And so now the challenge for a lot of these companies is how to take what are actually fantastic products and fantastic technology and then integrate in top-end business thinking, top-end sales and marketing thinking, and top-end operational thinking. So I think we actually collectively have a huge opportunity to put the pieces back together. And I think that’s what the next five years are going to be about.
Interviewer: Could you see the role of MBAs in terms of helping scale through that sales and marketing function?
Marc Andreessen: So, yes, definitely and, in fact, in the abstract, there is kind of two models, that are both actually working quite well. The kind of reference model now is the Mark Zuckerberg, Sheryl Sandberg model. And I work with Sheryl at Facebook and I tease her all the time. She’s lost control over her own name. It’s now become a proper noun. You know every 24-year-old technical founder was like, I need a Sheryl. And I’m like, so do 400 other people. Unfortunately, human cloning is not quite at the stage yet where we can fulfill everybody’s need. But basically the model of a very high-powered business person with deep capabilities in sales, marketing, and operations, who’s able to partner as a number two, as a president or COO, with a technical founder, CEO, when you have somebody like a Mark Zuckerberg. So that’s one model that works very well.

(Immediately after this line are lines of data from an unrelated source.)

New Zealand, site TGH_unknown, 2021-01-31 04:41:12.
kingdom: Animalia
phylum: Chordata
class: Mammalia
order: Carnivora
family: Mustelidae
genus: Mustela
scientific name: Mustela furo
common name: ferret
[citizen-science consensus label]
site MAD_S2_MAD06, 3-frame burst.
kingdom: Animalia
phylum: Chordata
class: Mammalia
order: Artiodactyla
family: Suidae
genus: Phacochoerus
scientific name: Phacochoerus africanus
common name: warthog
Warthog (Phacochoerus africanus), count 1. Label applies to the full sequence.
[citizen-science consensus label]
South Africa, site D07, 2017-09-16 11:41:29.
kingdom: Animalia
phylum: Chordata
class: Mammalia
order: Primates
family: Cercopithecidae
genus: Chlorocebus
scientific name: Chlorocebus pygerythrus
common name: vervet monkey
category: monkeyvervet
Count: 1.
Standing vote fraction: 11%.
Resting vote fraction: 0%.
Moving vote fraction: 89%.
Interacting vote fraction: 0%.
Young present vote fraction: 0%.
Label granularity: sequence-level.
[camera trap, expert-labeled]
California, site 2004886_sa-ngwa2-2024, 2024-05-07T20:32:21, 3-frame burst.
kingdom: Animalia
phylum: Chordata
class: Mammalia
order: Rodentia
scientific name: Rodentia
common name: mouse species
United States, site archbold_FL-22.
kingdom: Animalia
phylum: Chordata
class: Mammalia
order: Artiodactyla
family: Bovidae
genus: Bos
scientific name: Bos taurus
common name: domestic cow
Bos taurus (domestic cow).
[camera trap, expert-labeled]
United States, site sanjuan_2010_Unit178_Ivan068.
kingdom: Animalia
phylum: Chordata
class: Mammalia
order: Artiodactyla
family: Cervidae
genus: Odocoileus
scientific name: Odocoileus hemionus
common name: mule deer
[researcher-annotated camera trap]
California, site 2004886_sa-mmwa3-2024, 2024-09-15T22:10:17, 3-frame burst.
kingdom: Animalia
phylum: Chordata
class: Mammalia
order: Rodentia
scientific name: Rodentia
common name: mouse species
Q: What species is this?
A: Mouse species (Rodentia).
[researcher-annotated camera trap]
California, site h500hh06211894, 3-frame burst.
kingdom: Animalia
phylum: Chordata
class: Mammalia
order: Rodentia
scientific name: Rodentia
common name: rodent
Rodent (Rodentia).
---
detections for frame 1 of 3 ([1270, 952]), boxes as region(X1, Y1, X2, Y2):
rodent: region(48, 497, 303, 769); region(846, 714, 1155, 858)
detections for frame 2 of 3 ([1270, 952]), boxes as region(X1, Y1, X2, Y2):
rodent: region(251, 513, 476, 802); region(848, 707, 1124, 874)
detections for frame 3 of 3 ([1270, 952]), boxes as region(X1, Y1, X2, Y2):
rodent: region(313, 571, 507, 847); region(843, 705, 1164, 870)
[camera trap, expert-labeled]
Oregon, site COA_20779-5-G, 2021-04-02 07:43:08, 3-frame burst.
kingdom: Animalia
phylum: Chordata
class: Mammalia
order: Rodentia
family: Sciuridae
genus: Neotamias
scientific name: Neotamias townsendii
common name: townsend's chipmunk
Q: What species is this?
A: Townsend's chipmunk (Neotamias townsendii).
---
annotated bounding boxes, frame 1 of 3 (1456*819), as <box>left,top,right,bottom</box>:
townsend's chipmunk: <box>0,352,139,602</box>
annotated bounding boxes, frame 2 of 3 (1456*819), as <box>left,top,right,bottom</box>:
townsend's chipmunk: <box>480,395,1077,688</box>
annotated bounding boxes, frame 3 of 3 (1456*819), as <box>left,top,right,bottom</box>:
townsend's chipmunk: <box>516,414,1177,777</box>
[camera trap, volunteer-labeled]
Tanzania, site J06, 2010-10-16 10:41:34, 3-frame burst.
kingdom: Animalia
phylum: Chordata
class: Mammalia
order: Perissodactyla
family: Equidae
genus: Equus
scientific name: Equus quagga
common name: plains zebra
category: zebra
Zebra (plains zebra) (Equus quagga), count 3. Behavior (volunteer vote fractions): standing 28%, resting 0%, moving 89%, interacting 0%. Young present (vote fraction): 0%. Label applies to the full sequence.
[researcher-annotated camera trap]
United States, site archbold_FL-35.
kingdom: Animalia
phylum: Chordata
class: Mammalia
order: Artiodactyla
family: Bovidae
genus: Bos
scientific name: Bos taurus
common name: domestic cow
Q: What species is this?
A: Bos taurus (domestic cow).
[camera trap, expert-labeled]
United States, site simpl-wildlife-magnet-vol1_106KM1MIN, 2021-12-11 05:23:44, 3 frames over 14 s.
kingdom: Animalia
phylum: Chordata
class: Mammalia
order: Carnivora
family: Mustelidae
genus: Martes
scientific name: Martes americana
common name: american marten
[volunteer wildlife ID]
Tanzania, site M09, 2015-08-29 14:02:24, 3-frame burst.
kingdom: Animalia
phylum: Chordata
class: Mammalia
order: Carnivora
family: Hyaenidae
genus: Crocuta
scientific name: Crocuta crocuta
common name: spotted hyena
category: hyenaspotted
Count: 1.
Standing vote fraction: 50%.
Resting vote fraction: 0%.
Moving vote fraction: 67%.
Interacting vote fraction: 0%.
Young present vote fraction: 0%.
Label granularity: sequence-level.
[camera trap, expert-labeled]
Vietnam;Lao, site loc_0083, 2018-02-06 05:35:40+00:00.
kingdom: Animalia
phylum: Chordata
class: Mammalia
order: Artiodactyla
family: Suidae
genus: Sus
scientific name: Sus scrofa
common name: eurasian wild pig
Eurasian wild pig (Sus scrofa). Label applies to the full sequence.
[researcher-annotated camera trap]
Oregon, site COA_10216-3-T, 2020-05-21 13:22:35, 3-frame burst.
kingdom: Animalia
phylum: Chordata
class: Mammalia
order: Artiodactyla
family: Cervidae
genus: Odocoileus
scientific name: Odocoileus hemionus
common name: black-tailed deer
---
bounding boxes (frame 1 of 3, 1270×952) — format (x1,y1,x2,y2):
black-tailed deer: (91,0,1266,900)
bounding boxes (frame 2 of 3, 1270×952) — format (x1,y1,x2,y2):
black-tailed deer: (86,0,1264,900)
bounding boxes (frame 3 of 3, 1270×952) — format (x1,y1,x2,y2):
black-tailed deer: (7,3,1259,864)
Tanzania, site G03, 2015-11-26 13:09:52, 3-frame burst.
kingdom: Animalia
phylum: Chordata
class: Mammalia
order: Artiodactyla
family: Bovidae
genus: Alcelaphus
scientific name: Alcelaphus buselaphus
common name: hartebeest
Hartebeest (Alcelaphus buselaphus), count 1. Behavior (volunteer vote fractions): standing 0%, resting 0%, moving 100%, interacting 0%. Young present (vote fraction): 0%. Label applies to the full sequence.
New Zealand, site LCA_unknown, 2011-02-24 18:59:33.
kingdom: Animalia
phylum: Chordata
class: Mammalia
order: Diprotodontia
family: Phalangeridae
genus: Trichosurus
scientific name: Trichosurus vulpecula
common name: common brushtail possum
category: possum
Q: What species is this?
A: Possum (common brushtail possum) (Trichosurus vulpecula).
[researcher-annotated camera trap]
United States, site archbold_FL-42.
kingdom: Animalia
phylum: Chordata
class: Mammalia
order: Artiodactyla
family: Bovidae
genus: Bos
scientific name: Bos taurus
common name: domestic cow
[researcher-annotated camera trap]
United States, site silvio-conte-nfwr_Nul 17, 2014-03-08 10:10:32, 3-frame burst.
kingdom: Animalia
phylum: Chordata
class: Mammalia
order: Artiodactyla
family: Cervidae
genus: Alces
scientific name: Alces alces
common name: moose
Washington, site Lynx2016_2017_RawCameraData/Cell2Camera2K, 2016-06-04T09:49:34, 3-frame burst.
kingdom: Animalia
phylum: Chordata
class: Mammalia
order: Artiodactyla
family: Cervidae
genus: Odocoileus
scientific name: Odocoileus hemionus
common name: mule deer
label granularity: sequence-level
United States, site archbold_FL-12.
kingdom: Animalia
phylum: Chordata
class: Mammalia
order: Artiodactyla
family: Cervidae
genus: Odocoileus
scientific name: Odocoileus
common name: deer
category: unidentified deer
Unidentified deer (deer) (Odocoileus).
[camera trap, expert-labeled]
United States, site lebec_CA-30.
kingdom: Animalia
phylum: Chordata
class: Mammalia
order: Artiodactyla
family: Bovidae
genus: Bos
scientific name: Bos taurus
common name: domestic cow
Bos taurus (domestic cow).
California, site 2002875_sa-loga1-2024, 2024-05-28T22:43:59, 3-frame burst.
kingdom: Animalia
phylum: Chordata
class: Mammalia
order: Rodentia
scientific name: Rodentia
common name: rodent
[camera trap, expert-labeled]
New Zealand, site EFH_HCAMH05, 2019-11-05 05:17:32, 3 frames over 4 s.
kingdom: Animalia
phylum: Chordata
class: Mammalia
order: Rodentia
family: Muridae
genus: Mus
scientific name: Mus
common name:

And one of the interesting things about the last five or ten years is more and more of the top end business leaders in Silicon Valley have figured this out. And, like Sheryl, have chosen to partner not as the CEO, but as the president or COO with a great technical founder and build great companies. A recent example, Dennis Woodside, who’s a top-end Google product or business executive, just left and became number two at Dropbox to Drew Houston, who’s another one of these guys. And so that’s one model and I think that’s a very exciting model and I think it’s working well.
The other model is what you might call sort of the Bill Campbell, Scott Cook model. Or maybe the Dick Costolo, model as sort of the other example, which is, in the case where these companies don’t have a founder who’s capable of being CEO or who wants to be CEO, to have a business person become the CEO, but with the sort of – with a much more advanced understanding of the role of founders and the role of product strategy and technology strategy than I think the professional CEOs got into in the ‘90s. So, and this is — I describe this as the Bill Campbell-Scott Cook model because that’s maybe the best example in the history of the Valley, which is Bill Campbell, probably well known to the folks in the audience, is not himself a technologist or a product person, but is an outstanding operator of businesses, has profoundly deep respect for founders, and has profoundly deep respect for products and, and for technology. And always makes it a point in his career, he’s always made it a point to partner with the engineers as opposed to be threatened by them or feel like, they have to be — in the case of a technical founder, they have to be forced out.
And, of course, Apple over the years has been a case study of this, and, of course, Bill came up for Apple and so he saw this. And so you kind of contrast the now legendary kind of John Sculley-Steve Jobs model to the Bill Campbell-Scott Cook model and you kind of see how, kind of where that came from. And so that’s a model that can also work very well. And so as the folks here think about as you build your careers, and think about these things, I think if you’re going to be in the tech industry, the really key question — it might turn out either way, but the really key question is what’s the partnership that you’re going to have with the technical visionary in the company who will often be a technical founder? And I think if you can crack that code, I think there is just an enormous opportunity to have one plus one equals three.
Interviewer: So at Andreessen Horowitz, the VC fund you founded, you invest in many of these founder CEOs. They all want a Sheryl? And finding a Sheryl isn’t necessarily that easy. And you’ve built up a very disruptive model within the venture capital industry where you provide a lot of value-added services, including hiring and marketing, to portfolio companies. Could you talk a little about, how you came up with that disruptive model and what opportunities you see going forward to continue shaping the VC industry?
Marc Andreessen: Yes, so my partner and I came up as entrepreneurs kind of in the phase where the assumption was that you fire or demote the technical founder and you bring in the professional CEO and you become a sales, sort of a sales-driven company. And so, and we kind of — we have a lot of experience with that model. Like I said, sometimes it works, sometimes it doesn’t. But we thought, this is — we started our firm, we planned our firm in 2007-2008 and started it in ’09 and our basic take was there was an opportunity. Many of the other venture capital firms had tilted hard in the direction of sort of professional sales-driven CEO, we decided to tilt hard in the direction of technical founder CEO. And so, we basically said, how would you build a venture capital firm optimized for a technical founder who wants to become a CEO? That led us — and by the way, not religious, that’s not the only thing we do, but like, how would you center the culture of the firm around that idea? And I’ll come back to the other part.